Salinlah kata demi kata bagian teks di bawah tentang bencana alam dan maksiat, mulai dari "Jadi ternyata, orang" hingga "masih aman saja?".

> [TEKS YANG DIBERIKAN]:
********

Anggap saja belum pernah ada orang yang meneliti secara statistik, atau penelitian ilmiah bahwa bencana alam memiliki hubungan dengan adanya maksiat. Namun pernyataan “bencana alam tidak memiliki hubungan dengan adanya maksiat” pun merupakan sebuah hipotesa yang perlu pembuktian ilmiah. Dan untuk membuktikan hipotesa ini sendiri pun hampir tidak mungkin. Karena maksiat, kecilnya maupun besarnya, tersebar di seluruh dunia, di setiap waktu dan tempat. Hari ini saja, sudah berapa maksiat yang anda lakukan? Jawablah dengan jujur. Hampir tidak ada waktu dan tempat di dunia ini yang kosong dari maksiat. Saya, anda dan seluruh manusia tidak bisa lepas dari salah dan dosa. Nabi Shallallahu’alaihi Wasallam bersabda:
كل بني آدم خطاء وخير الخطائين التوابون
“Setiap manusia itu banyak berbuat salah, dan orang terbaik di antara mereka adalah yang bertaubat” (HR. At Tirmidzi no.2687. Dihasankan Al Albani dalam Shahih Sunan At Tirmidzi)
Jadi ternyata, orang yang mengatakan: “bencana alam tidak memiliki hubungan dengan adanya maksiat” hanya berlandaskan pada hipotesa yang lemah.
Jika ada hubungannya, mengapa kaum terbejat masih aman saja?
Mereka memiliki alasan lain: “andai bencana dengan maksiat ada hubungannya, mengapa tempat yang banyak maksiat, bahkan negeri kafir, banyak yang jarang terkena bencana”.

********

> [BAHAN YANG DISEDIAKAN]:
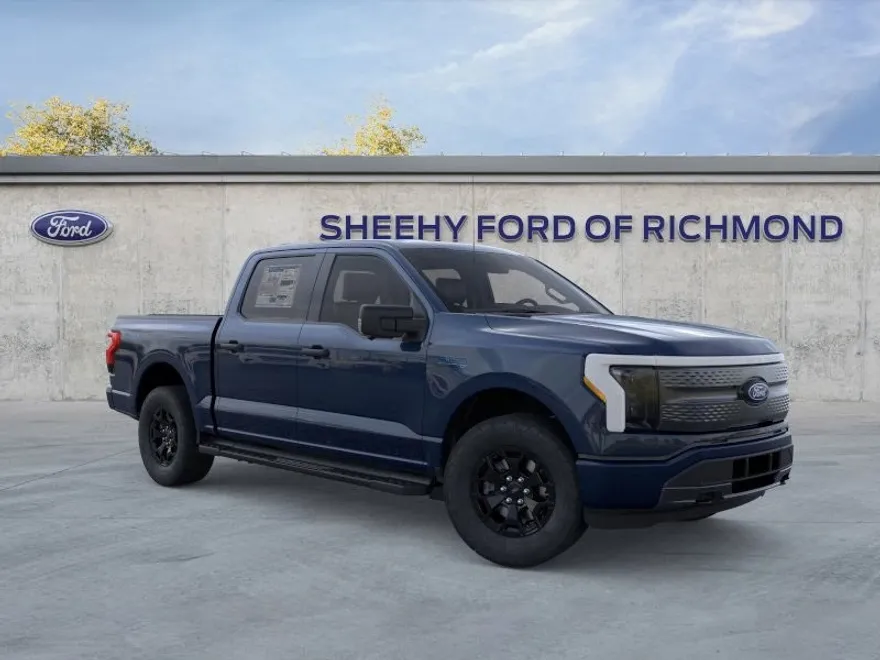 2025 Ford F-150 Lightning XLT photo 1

********

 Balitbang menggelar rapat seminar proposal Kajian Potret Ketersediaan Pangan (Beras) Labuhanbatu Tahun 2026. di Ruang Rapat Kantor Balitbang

********

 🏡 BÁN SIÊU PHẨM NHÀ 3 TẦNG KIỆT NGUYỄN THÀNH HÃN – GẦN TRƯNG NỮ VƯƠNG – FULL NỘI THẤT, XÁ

********

> [JAWABAN TUGAS]:
Jadi ternyata, orang yang mengatakan: “bencana alam tidak memiliki hubungan dengan adanya maksiat” hanya berlandaskan pada hipotesa yang lemah.
Jika ada hubungannya, mengapa kaum terbejat masih aman saja?